Unnamed: 0,Income,Z-score
0,22,-0.858756
1,25,-0.779486
2,27,-0.72664
3,29,-0.673793
4,35,-0.515254
5,40,-0.383137
6,42,-0.330291
7,100,1.202258
8,110,1.466491
9,115,1.598607


In [None]:
# Detection outliers condition: abs(z-score) > 3

outliers = df1[np.abs(df1['Z-score'] > 3)]

print("Outliers: ",outliers)

# here no outliers
# Hence the given data has outliers(100, 110, 115)

Outliers:  Empty DataFrame
Columns: [Income, Z-score]
Index: []


### use modified z-score method (Roubust) to detect outliers

- formula : 
- modifiedZ = 0.6745 x (xi - median)/MAD

- where

    - MAD(Median Absolute Deviation)
        - formula: MAD = median(abs(xi - median(X)))
        
        - where, xi = each individual data point
        - X => The entire Dataset
    

- Intuitive Meaning:
    - modified Z = 0 => Value equal the median
    - positive modified Z => value is above the median.
    - negative modified Z => value is below the median.

    - outliers condition:
        - abs(Modified Z) > 3.5


- Why This Is Powerful?
 - Regular Z-score uses mean and standard deviation, which get affected by extreme values.

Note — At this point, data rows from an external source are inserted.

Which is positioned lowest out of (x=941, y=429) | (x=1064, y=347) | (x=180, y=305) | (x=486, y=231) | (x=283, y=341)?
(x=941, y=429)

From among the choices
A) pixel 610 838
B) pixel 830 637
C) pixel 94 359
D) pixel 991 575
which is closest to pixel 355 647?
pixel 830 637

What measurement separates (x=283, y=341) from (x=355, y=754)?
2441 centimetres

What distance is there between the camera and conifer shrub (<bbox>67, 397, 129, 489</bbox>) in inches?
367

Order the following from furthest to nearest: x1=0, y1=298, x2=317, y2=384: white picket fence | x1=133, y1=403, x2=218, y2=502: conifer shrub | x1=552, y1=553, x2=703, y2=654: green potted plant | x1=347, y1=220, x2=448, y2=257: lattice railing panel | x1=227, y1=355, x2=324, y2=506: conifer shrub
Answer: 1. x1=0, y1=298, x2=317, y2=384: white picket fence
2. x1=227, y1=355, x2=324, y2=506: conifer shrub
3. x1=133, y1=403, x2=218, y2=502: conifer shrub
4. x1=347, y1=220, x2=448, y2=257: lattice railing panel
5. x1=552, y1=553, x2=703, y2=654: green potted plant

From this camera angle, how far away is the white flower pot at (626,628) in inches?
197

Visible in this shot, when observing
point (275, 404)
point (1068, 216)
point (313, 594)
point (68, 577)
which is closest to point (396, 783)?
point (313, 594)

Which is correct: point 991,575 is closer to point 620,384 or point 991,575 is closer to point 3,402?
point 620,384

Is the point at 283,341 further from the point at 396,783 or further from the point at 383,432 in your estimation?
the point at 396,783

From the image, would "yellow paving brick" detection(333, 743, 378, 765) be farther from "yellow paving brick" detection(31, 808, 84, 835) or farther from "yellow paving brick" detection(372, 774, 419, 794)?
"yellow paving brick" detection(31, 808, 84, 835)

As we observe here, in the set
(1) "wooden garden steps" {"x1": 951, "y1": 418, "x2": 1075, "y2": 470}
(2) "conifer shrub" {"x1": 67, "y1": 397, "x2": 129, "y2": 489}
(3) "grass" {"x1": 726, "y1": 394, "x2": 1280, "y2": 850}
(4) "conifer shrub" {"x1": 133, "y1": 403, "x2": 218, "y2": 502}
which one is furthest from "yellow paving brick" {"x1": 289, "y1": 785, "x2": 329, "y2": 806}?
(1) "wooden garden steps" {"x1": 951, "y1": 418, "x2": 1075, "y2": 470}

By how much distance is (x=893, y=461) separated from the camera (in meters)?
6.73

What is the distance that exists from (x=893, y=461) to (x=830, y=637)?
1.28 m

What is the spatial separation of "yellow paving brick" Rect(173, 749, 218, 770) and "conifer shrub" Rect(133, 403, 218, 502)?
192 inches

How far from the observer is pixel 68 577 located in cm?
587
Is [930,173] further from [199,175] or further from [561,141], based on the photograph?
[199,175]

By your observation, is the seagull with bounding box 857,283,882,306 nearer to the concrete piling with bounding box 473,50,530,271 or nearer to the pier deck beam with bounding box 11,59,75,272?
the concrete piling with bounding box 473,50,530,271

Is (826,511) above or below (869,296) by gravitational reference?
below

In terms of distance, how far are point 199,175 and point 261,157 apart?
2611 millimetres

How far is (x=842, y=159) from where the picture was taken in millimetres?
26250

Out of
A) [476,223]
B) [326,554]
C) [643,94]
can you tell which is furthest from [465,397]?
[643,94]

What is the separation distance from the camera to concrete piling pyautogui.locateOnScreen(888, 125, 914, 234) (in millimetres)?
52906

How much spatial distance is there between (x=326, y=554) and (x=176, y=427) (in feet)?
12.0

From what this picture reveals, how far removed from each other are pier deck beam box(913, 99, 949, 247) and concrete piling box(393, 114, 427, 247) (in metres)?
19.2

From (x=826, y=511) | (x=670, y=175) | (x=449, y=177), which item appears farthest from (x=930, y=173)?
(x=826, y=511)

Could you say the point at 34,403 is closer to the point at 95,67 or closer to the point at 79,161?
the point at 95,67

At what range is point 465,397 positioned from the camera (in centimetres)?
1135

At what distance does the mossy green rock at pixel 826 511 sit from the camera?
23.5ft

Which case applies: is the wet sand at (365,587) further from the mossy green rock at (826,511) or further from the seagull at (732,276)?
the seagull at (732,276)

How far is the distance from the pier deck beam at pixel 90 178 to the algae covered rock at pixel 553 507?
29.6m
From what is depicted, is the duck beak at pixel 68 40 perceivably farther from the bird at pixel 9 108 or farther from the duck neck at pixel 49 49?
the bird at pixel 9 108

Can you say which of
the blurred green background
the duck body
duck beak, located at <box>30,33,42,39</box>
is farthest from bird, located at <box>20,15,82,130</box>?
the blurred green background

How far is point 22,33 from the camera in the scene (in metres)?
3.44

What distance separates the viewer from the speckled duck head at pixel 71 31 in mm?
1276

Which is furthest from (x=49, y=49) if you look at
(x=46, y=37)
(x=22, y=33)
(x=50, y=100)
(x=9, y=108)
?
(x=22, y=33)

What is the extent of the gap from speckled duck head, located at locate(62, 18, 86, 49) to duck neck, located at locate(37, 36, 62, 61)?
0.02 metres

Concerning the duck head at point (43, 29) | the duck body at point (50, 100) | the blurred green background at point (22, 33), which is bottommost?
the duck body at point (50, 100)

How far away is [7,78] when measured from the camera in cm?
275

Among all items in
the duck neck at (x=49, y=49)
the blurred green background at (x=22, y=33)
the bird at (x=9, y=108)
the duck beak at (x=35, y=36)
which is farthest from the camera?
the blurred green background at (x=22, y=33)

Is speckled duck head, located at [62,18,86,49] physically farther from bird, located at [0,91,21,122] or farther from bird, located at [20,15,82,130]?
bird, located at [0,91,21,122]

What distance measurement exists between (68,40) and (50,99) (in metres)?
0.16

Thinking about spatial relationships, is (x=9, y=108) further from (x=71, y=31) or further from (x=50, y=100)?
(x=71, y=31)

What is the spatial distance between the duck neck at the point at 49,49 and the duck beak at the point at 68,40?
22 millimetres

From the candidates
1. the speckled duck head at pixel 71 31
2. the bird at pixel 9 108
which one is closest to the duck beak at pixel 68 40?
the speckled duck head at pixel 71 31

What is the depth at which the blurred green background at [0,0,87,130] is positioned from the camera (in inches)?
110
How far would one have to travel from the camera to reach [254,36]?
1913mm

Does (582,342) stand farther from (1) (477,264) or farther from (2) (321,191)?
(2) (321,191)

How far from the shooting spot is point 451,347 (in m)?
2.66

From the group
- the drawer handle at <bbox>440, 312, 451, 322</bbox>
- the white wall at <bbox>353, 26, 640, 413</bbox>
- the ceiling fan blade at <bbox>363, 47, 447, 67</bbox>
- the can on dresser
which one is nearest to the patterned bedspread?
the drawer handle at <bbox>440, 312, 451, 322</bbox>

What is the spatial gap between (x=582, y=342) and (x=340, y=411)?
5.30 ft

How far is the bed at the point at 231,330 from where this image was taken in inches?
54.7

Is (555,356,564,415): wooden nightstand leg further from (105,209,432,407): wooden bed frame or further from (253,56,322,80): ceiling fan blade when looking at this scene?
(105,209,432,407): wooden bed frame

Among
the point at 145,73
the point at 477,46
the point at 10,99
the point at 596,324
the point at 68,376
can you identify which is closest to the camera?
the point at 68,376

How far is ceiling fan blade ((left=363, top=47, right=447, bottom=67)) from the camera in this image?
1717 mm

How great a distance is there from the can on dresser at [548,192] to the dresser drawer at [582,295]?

- Modified Z-score uses median and MAD, which stay stable even if there are extreme outliers.

In [None]:
# Detect the outlier using modified Z-score outliers

df1

Unnamed: 0,Income,Z-score
0,22,-0.858756
1,25,-0.779486
2,27,-0.72664
3,29,-0.673793
4,35,-0.515254
5,40,-0.383137
6,42,-0.330291
7,100,1.202258
8,110,1.466491
9,115,1.598607


In [None]:
# apply Modified z-score
# formula: modifiedZ = 0.6745 x (xi - median)/MAD
# MAD = median(abs(xi - median(X)))

# entire dataset median(X)
median = df1['Income'].median()

# MAD
mad = np.median(np.abs(df1['Income'] - median))

# modified z-score

df1['mod_z'] = 0.6745 * (df1['Income'] - median)/mad

# Outliers detection

outliers_mz = df1[np.abs(df1['mod_z']) > 3.5]

df1

Unnamed: 0,Income,Z-score,mod_z
0,22,-0.858756,-0.909109
1,25,-0.779486,-0.733152
2,27,-0.72664,-0.615848
3,29,-0.673793,-0.498543
4,35,-0.515254,-0.14663
5,40,-0.383137,0.14663
6,42,-0.330291,0.263935
7,100,1.202258,3.665761
8,110,1.466491,4.252283
9,115,1.598607,4.545543


In [33]:
print("Outliers: ", outliers_mz)

Outliers:     Income   Z-score     mod_z
7     100  1.202258  3.665761
8     110  1.466491  4.252283
9     115  1.598607  4.545543


### Conclusion:
- 
    - Percentiles and quartiles help to describe the data spread.

    - IQR shows the range of central data and helps detect outliers.

    - Z-score standardizes data and helps identify extreme values.

- These Tools are fundamental for data Preprocessing, feature scalling, and roubust ml model performance.